EXTRACT TO READ >>
+ + + + +

The inception of the Kyodai hero genre initially began with Godzilla in the film Ghidorah, the Three-Headed Monster. Godzilla is portrayed as a personified natural disaster at first but over the course of the film franchise's many monster battles he is gradually put into the position of protector of the human race, a key trope of the Kyodai hero genre. Though Godzilla established the minor concept of the Kyodai hero, the genre technically began with P-Productions live action adaptation of Osamu Tezuka's Maguma Taishi which predated the popular Ultraman franchise, by six days. Ultraman was created by Godzilla films Special Effects Director and Supervisor Eiji Tsuburaya. Ultraman quickly became very popular in its initial run that Tsuburaya Productions (the now owner of the Ultraman series) produced a sequel show called Ultra Seven, the second Kyodai hero show ever produced. Though technically a Kyodai hero, Ultra Seven mainly fought aliens throughout the show. Ultra Seven was the last Tokusatsu Kyodai hero show Eiji Tsuburaya ever produced. He died in 1970. Since then, the increase in Ultraman's popularity was so great that Tsuburaya Productions decided to bring back Ultraman indefinitely, spawning dozens Ultraman shows now referred to as the Ultra series.

1970s

The 70s saw the decrease of Kaiju films and the uprising of Tokusatsu and Kyodai hero shows. Tsuburaya Productions rebooted the Ultraman character with The Return of Ultraman. This reignited high interest with studios to produce their own tokusatsu shows. Many of the tokusatsu shows from the 70s era mainly featured Kyodai heroes such as Godman and Super Robot Red Baron. By 1975, Tokusatsu shows were highly popular in Asia. Toho Studios even invented its own Kyodai hero to fight alongside Godzilla, Jet Jaguar in the film Godzilla vs. Megalon. In Hong Kong, Shaw Brothers Studio produced its own Henshin/Kyodai hero as well with The Super Inframan. Though stylistically more akin to Kamen Rider, Inframan mixed Kyodai Hero elements into its formula, allowing the titular hero to grow to gigantic size.

Style & techniques

The Kyodai Hero genre usually involves a man who transforms into the eponymous hero, usually an organic cyborg, android, or robot, and changes to an enormous size to battle a giant monster or aliens. The special effect techniques usually use suitmation and miniatures, a SFX tradition in Asia.

+ + + + +

Contour labeling listing:

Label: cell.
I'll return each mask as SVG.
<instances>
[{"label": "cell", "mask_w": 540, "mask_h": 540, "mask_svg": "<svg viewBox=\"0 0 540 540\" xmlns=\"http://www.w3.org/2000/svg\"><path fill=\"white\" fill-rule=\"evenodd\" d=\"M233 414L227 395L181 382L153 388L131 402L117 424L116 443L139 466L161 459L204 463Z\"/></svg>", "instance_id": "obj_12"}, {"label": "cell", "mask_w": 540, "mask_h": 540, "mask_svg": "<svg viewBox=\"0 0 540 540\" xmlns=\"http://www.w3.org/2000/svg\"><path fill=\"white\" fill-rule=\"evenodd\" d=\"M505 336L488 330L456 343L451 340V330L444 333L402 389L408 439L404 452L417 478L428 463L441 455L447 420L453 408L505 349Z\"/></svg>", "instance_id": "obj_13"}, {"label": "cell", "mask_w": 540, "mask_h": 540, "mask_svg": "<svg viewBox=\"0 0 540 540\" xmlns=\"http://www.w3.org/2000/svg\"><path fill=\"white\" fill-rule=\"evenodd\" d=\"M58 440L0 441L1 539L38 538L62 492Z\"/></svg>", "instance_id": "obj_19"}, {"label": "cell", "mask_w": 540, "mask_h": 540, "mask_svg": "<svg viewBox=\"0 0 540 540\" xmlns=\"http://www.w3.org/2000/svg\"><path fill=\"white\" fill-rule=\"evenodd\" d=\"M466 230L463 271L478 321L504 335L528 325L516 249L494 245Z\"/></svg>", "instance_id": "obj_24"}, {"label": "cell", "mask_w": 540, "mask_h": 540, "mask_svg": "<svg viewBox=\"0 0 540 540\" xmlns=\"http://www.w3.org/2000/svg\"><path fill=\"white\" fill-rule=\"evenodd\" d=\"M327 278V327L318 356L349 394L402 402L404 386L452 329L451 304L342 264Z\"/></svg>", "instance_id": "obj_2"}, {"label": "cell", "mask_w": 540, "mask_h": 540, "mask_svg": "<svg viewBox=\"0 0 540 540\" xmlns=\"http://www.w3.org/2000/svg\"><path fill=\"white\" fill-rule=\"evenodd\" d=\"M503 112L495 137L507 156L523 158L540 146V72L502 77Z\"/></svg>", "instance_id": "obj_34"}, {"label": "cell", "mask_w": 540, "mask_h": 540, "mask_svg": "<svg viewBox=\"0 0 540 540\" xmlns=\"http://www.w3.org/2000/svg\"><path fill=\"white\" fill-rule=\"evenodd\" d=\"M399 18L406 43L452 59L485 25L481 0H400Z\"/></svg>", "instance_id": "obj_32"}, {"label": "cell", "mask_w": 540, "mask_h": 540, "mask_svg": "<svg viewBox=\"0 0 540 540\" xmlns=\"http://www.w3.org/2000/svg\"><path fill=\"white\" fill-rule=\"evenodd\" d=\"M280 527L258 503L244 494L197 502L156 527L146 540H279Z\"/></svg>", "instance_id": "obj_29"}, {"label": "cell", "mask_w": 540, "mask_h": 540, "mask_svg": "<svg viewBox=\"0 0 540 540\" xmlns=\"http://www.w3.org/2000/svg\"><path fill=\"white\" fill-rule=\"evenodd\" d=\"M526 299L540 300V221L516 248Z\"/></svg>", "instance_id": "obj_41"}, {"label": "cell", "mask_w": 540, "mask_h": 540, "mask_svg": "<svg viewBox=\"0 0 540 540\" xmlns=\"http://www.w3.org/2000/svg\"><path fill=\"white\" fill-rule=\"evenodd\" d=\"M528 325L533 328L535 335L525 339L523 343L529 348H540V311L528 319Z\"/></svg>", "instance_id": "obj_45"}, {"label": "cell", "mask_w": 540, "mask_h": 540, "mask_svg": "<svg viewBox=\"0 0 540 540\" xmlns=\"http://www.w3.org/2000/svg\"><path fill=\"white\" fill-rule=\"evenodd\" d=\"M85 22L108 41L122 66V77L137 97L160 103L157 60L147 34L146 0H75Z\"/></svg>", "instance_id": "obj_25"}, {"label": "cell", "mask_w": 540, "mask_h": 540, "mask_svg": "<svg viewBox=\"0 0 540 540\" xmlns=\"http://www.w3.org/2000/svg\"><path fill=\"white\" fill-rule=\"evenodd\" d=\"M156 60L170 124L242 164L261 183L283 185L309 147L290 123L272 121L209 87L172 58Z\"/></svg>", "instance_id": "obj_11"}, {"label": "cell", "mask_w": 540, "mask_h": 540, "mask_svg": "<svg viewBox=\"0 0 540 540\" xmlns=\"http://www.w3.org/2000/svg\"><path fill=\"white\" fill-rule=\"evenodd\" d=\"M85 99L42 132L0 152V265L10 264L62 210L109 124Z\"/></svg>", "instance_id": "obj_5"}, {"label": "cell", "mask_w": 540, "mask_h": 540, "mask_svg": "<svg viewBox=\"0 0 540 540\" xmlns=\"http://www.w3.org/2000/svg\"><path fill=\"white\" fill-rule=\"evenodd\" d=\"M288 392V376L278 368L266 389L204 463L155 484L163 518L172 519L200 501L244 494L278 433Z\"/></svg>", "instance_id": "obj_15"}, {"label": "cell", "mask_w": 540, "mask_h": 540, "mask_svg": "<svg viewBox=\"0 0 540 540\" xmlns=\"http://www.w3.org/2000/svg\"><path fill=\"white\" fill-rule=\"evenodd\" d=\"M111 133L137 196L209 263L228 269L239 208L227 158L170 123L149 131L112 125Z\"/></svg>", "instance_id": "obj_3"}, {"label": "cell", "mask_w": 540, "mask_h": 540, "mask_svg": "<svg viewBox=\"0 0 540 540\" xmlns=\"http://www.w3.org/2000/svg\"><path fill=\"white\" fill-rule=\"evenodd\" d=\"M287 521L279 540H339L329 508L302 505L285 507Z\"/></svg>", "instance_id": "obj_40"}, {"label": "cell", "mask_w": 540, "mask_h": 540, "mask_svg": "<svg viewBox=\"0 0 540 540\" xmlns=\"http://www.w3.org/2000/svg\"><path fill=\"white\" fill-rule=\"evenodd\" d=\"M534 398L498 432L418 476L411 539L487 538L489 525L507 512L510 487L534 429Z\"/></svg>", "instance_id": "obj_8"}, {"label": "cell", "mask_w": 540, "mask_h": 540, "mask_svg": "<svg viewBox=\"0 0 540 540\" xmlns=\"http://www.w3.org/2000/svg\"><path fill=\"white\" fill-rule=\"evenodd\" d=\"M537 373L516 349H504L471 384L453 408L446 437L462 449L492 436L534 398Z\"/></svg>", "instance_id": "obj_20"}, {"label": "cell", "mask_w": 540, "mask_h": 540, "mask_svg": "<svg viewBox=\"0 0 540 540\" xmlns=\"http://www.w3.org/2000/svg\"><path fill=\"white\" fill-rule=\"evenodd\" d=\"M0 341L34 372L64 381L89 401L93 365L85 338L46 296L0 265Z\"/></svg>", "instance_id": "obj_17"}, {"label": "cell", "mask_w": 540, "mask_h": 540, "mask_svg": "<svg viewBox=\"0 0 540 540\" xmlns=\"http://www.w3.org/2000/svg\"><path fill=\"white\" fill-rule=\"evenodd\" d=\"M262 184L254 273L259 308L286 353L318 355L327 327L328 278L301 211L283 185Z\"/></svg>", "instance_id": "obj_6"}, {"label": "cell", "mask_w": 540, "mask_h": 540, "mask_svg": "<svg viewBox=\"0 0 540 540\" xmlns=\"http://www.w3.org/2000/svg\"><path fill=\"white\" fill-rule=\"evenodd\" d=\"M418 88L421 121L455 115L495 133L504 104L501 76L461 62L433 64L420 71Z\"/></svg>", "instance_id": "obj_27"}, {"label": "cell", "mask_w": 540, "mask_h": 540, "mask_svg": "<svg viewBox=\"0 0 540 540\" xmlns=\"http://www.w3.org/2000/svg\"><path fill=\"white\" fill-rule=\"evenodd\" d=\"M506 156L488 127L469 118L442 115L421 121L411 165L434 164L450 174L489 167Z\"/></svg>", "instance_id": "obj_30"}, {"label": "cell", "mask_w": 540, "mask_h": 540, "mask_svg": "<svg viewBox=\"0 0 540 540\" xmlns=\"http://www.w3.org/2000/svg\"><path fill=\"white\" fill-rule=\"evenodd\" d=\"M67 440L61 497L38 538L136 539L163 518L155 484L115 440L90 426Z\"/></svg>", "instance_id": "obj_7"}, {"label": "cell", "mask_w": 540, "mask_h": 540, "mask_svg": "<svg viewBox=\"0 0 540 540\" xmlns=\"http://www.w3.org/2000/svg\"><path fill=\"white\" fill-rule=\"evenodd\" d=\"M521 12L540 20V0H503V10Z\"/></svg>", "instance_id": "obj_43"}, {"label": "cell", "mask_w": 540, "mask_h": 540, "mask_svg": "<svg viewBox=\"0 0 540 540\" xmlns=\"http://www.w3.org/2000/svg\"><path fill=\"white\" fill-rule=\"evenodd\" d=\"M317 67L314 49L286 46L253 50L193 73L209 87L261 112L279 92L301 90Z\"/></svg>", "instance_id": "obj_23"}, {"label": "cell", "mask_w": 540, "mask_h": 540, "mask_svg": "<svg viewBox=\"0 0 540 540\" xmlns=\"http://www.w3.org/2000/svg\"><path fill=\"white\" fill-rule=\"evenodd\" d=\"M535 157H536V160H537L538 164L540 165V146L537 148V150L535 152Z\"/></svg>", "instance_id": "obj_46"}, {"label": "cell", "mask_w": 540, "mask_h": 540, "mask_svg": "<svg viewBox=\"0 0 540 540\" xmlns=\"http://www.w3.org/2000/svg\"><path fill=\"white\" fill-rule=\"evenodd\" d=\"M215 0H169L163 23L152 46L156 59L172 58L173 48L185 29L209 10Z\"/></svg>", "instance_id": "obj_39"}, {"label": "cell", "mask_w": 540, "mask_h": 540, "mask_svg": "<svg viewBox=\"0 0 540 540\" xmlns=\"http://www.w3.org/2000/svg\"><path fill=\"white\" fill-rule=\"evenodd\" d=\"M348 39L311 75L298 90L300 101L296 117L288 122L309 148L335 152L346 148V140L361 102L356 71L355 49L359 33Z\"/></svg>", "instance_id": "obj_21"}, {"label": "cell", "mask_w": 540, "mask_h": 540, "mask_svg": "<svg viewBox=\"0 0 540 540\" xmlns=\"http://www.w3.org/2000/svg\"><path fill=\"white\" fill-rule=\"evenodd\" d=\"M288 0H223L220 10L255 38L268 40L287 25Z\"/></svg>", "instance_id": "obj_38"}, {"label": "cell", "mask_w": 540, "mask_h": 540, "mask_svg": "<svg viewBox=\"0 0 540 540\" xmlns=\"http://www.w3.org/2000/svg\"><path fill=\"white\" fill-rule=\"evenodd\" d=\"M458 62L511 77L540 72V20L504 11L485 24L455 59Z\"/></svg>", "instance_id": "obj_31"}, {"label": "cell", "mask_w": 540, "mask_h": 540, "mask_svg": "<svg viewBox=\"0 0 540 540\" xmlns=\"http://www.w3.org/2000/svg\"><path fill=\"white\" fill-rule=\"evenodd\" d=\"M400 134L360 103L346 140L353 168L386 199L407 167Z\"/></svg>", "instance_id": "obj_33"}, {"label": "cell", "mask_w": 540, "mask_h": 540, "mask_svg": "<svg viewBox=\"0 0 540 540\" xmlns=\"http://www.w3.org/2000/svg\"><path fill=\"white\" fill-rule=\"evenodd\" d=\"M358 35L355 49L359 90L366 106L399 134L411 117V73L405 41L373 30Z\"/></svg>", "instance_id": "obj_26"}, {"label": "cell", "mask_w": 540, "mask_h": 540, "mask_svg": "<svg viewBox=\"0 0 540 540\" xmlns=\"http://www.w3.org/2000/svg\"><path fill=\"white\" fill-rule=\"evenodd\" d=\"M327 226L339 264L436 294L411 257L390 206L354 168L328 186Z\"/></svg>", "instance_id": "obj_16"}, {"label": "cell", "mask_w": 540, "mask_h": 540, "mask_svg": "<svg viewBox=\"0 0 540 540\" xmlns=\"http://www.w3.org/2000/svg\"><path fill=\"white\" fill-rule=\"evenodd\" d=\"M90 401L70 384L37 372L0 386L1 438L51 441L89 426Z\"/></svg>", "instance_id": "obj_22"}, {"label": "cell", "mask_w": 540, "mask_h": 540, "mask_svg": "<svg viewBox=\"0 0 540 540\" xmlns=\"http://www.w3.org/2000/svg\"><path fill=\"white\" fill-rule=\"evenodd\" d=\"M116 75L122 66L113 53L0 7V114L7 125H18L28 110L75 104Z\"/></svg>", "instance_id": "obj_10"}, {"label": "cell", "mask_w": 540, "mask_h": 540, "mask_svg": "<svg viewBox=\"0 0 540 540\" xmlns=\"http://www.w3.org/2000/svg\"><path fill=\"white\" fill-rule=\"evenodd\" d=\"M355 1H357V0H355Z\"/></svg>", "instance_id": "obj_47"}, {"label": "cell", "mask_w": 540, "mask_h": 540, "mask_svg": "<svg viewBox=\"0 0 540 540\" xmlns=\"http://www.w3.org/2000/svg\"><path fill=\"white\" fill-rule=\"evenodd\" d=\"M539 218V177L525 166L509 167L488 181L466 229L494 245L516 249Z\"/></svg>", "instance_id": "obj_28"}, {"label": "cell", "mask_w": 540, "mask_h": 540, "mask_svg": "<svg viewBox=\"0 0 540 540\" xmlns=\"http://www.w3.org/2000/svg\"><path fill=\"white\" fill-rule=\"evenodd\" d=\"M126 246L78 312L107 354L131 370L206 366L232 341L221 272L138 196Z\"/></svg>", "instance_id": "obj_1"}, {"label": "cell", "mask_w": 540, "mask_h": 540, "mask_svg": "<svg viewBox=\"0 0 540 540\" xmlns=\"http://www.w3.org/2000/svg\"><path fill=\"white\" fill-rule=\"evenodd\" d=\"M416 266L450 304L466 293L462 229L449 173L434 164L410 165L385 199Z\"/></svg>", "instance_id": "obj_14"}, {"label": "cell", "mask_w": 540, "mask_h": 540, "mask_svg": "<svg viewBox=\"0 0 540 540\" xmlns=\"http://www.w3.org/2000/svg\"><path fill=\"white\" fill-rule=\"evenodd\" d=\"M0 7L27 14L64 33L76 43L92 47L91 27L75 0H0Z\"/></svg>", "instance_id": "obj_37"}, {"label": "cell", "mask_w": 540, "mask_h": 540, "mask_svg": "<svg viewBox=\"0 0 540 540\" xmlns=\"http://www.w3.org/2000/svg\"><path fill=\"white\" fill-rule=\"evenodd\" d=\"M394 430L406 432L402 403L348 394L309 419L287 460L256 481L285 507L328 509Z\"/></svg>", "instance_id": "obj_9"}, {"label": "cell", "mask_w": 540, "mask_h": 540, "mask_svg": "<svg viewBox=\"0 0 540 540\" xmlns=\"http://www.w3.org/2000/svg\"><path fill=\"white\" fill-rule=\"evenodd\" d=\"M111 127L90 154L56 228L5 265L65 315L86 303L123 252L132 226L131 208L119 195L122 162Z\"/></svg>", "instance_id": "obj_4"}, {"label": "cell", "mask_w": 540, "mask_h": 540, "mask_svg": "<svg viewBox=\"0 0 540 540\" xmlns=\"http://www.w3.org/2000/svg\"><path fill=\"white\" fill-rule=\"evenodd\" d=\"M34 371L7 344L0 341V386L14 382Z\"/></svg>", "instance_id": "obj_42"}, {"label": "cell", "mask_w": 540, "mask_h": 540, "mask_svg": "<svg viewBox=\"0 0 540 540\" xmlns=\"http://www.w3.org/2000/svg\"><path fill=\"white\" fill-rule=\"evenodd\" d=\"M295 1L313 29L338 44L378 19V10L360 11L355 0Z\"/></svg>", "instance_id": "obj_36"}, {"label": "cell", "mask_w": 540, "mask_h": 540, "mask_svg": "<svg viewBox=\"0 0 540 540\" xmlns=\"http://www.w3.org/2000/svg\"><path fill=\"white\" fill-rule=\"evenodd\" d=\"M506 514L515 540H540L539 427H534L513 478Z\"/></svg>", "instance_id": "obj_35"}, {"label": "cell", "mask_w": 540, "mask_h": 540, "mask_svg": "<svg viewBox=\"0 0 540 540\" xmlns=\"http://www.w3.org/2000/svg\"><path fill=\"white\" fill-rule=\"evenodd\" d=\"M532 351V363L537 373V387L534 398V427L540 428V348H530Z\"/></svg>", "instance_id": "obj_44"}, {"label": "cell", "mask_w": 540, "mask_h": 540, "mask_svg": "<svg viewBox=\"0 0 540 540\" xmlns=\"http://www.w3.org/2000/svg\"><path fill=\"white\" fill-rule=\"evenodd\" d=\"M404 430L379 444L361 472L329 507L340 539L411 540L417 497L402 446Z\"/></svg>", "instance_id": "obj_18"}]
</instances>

+ + + + +

INSTRUCTIONS >>
• 1. Please give again the part of the passage on the Kyodai hero genre starting with "The 70s saw" and going on through "to gigantic size.".
• 2. Transcribe the lines of the listing starting with its first line and going on through the line with "<instances>".

OUTPUTS >>
• 1.
The 70s saw the decrease of Kaiju films and the uprising of Tokusatsu and Kyodai hero shows. Tsuburaya Productions rebooted the Ultraman character with The Return of Ultraman. This reignited high interest with studios to produce their own tokusatsu shows. Many of the tokusatsu shows from the 70s era mainly featured Kyodai heroes such as Godman and Super Robot Red Baron. By 1975, Tokusatsu shows were highly popular in Asia. Toho Studios even invented its own Kyodai hero to fight alongside Godzilla, Jet Jaguar in the film Godzilla vs. Megalon. In Hong Kong, Shaw Brothers Studio produced its own Henshin/Kyodai hero as well with The Super Inframan. Though stylistically more akin to Kamen Rider, Inframan mixed Kyodai Hero elements into its formula, allowing the titular hero to grow to gigantic size.

• 2.
Label: cell.
I'll return each mask as SVG.
<instances>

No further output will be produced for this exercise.